Some see racist theme in ‘Avatar’
Movie
Avatar
"Avatar" is the story of an ex-Marine who finds himself thrust into hostilities on an alien planet filled with exotic life forms. As an Avatar, a human mind in an alien body, he finds himself torn between two worlds, in a desperate fight for his own survival and that of the indigenous people.
By JESSE WASHINGTON
Near the end of the hit film “Avatar,” the villain snarls at the hero, “How does it feel to betray your own race?” Both men are white — although the hero is inhabiting a blue-skinned, 9-foot-tall, long-tailed alien.
Strange as it may seem for a film that pits greedy, immoral humans against noble denizens of a faraway moon, “Avatar” is being criticized by a small but vocal group of people who allege it contains racist themes — the white hero once again saving the primitive natives.
Since the film opened to widespread critical acclaim three weeks ago, hundreds of blog posts, newspaper articles, tweets and YouTube videos have said things such as the film is “a fantasy about race told from the point of view of white people” and that it reinforces “the white Messiah fable.”
The film’s writer and director, James Cameron, says the real theme is about respecting others’ differences.
In the film (read no further if you don’t want the plot spoiled for you) a white, paralyzed Marine, Jake Sully, is mentally linked to an alien’s body and set loose on the planet Pandora. His mission: persuade the mystic, nature-loving Na’vi to make way for humans to mine their land for unobtanium, worth $20 million per kilo back home.
Like Kevin Costner in “Dances with Wolves” and Tom Cruise in “The Last Samurai” or as far back as Jimmy Stewart in the 1950 Western “Broken Arrow,” Sully soon switches sides. He falls in love with the Na’vi princess and leads the bird-riding, bow-and-arrow-shooting aliens to victory over the white men’s spaceships and mega-robots.

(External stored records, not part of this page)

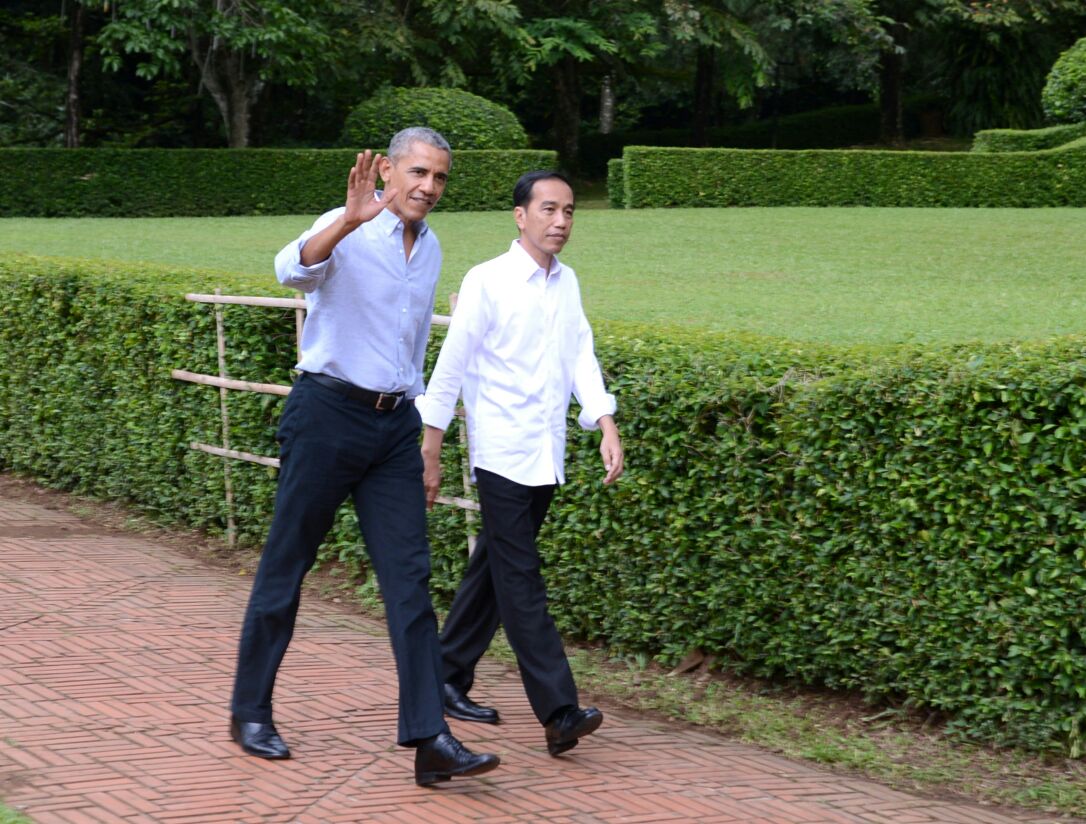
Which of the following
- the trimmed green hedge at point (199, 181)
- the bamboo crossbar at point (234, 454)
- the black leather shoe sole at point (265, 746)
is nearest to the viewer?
the black leather shoe sole at point (265, 746)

Adding to the racial dynamic is that the main Na’vi characters are played by actors of color, led by a Dominican, Zoe Saldana, as the princess. The film also is an obvious metaphor for how European settlers in America wiped out the Indians.
Robinne Lee, an actress in such recent films as “Seven Pounds” and “Hotel for Dogs,” said that “Avatar” was “beautiful” and that she understood the economic logic of casting a white lead if most of the audience is white.
But she said the film, which so far has the second-highest worldwide box-office gross ever, still reminded her of Hollywood’s “Pocahontas” story — “the Indian woman leads the white man into the wilderness, and he learns the way of the people and becomes the savior.”
“It would be nice if we could save ourselves,” said Lee, who is black with Jamaican and Chinese ancestry.
Black film professor and author Donald Bogle said he can understand why people would be troubled by “Avatar,” although he praised it as a “stunning” work.
“A segment of the audience is carrying in the back of its head some sense of movie history,” said Bogle, author of “Toms, Coons, Mulattoes, Mammies & Bucks: An Interpretive History of Blacks in American Films.”
Bogle stopped short, however, of calling the movie racist.
“It’s a film with still a certain kind of distortion,” he said.